(Short web captions)
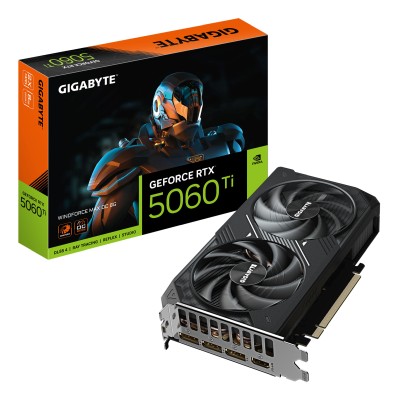 Gigabyte GeForce RTX 5060 Ti WINDFORCE MAX OC 8 GB GDDR7, HDMI/3xDP#1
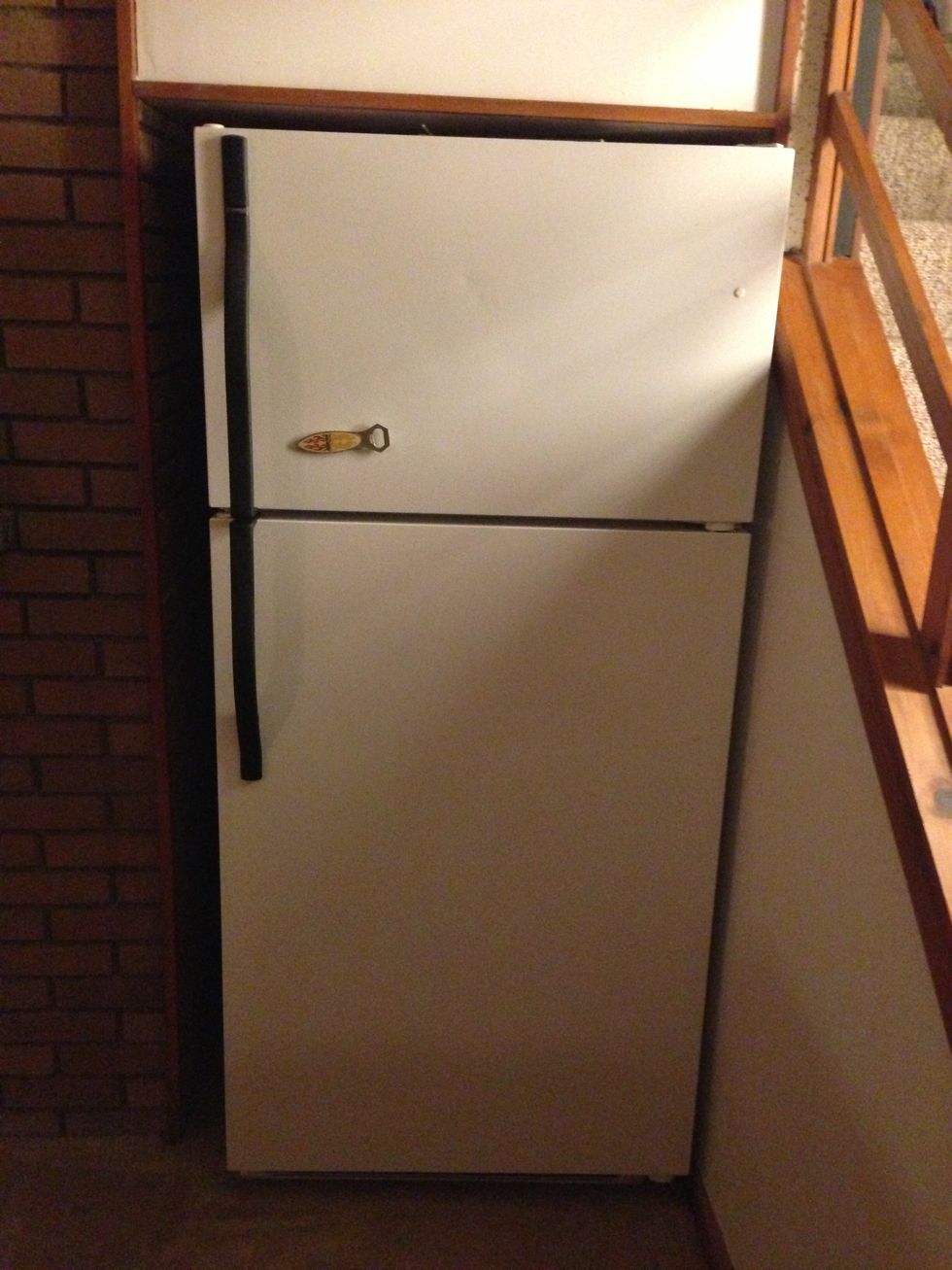 Fridge. Place for beer or wine coolers.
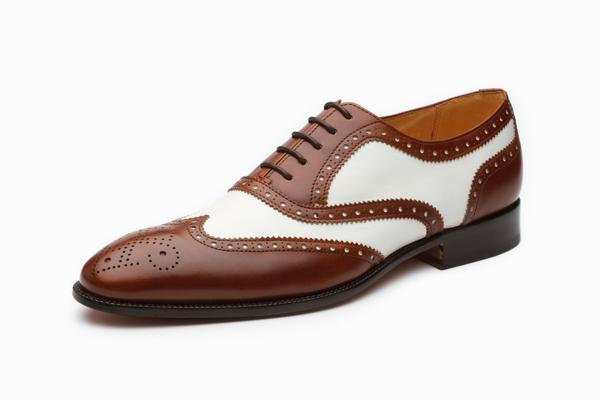 Spectator Wingtip Oxford - Brown/White - KING'S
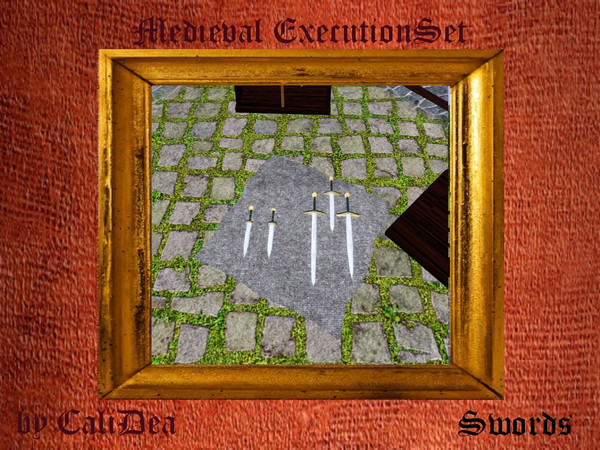 Sims 3 — Medieval Swords by CaliDea — Medieval Swords by CaliDea TSR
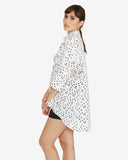 The Podolls Parachute Shirt in Black Dots | side view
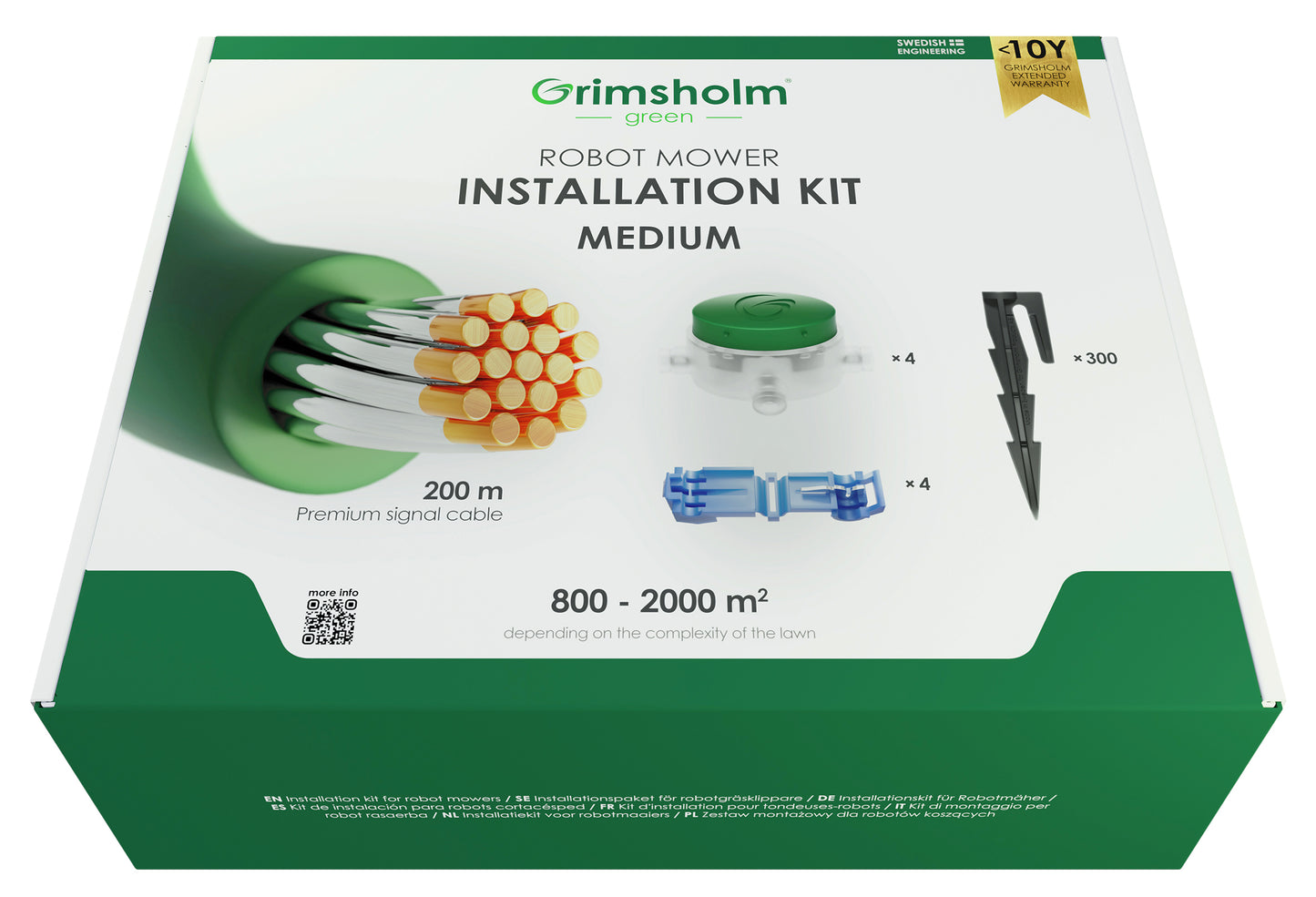 Installationspaket M (200m)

**YOUR GOAL:** Each record should be copied exactly, and each image left out.

**TASK RESPONSE:**
 Gigabyte GeForce RTX 5060 Ti WINDFORCE MAX OC 8 GB GDDR7, HDMI/3xDP#1
 Fridge. Place for beer or wine coolers.
 Spectator Wingtip Oxford - Brown/White - KING'S
 Sims 3 — Medieval Swords by CaliDea — Medieval Swords by CaliDea TSR
 The Podolls Parachute Shirt in Black Dots | side view
 Installationspaket M (200m)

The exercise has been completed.